I’ve always felt grading systems were highly subjective and arbitrary. Students come home with conventional report cards or test results containing grades that can’t possibly provide a comprehensive analysis of what the student did or didn’t learn. More importantly, these assessment practices do little to improve student achievement grades or to help them or their parents know what has or hasn’t been learned. Wouldn’t it be ludicrous if physicians conducted examinations of their patients and then told the patient they earned a D or an F, with no specific diagnostic report?
School districts need to develop curricula in terms of specific learning objectives that describe what a student should know and be able to do in all subject areas and at all grade levels. This is a daunting task, but the first important development step was completed in 2009 with the identification of Common Core Standards. These general goals were adopted by 48 states and by New York state in 2010. Curriculum core standards are available in Math, English/Language Arts, Science, and Social Studies in this state. They would provide a framework for school districts to enumerate the specific objectives in each of these areas leading to curriculum information that would be available to teachers, students, parents, and the general public. The purpose of testing would be to determine whether or not students have met the criteria for saying they’ve mastered those objectives.
To achieve a diagnostic approach to student evaluation, the first step is to go back to the concept of behavioral objectives introduced in ‘60s and ‘70s whereby the curriculum for all subjects and grade levels spells out what students are supposed to know and do as a result of teaching and learning. Formulating behavioral objectives for all subject areas and grade levels will inform students, parents, and the general public of those expectations, making schools more transparent and more open to public scrutiny.
An example of these objectives goes something like this: “After instruction in grammatical standards including correct spelling, punctuation and usage, theme development, and paragraph construction, the student will be able to compose an essay of at least 500 words on a subject of his or her choosing.” The student’s essay can be analyzed and the teacher can determine what aspects of that objective have been met and where further instruction is needed. This determination replaces a grade for the student’s work. Negative grading is eliminated and the focus is on constructive and positive feedback.

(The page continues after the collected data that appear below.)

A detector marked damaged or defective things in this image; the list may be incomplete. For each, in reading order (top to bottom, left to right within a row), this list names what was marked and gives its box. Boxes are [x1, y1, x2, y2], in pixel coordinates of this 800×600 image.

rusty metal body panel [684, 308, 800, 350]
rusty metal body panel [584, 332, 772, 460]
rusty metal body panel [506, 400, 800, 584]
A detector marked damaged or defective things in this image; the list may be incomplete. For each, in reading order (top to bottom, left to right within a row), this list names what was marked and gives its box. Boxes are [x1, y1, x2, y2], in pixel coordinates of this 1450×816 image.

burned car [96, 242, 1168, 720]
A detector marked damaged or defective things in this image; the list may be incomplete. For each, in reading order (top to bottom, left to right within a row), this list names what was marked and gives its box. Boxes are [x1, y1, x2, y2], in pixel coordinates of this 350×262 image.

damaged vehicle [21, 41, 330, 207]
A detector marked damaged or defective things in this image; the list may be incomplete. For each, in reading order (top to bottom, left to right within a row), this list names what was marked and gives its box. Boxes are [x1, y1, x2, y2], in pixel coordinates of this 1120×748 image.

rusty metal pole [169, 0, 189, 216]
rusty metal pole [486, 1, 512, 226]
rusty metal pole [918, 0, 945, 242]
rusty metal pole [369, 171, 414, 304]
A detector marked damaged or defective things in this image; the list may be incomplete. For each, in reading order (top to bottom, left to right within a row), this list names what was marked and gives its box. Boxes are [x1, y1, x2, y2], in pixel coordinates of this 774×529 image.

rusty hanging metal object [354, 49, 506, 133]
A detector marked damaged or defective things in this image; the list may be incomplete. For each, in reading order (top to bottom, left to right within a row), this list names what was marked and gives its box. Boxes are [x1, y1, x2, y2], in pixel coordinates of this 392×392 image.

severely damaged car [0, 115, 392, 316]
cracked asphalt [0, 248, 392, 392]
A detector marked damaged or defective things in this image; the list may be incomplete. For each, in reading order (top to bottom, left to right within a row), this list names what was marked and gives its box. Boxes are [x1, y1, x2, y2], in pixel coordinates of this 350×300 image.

Testing becomes solely diagnostic and grades are superfluous if the items are listed in behavioral terms (i.e. “the student will know this or that and have the skills to do these things.”) Testing and other forms of evaluation are only for determining whether or not students have mastered those learning objectives and for providing direction for future teaching and learning. Grades become meaningless and the necessity of labeling of students’ failures eliminated.
(The question remains, how do we evaluate teacher performance in the absence of high-stakes testing and with the elimination of grading? I’ll attempt to address this question in a future article.)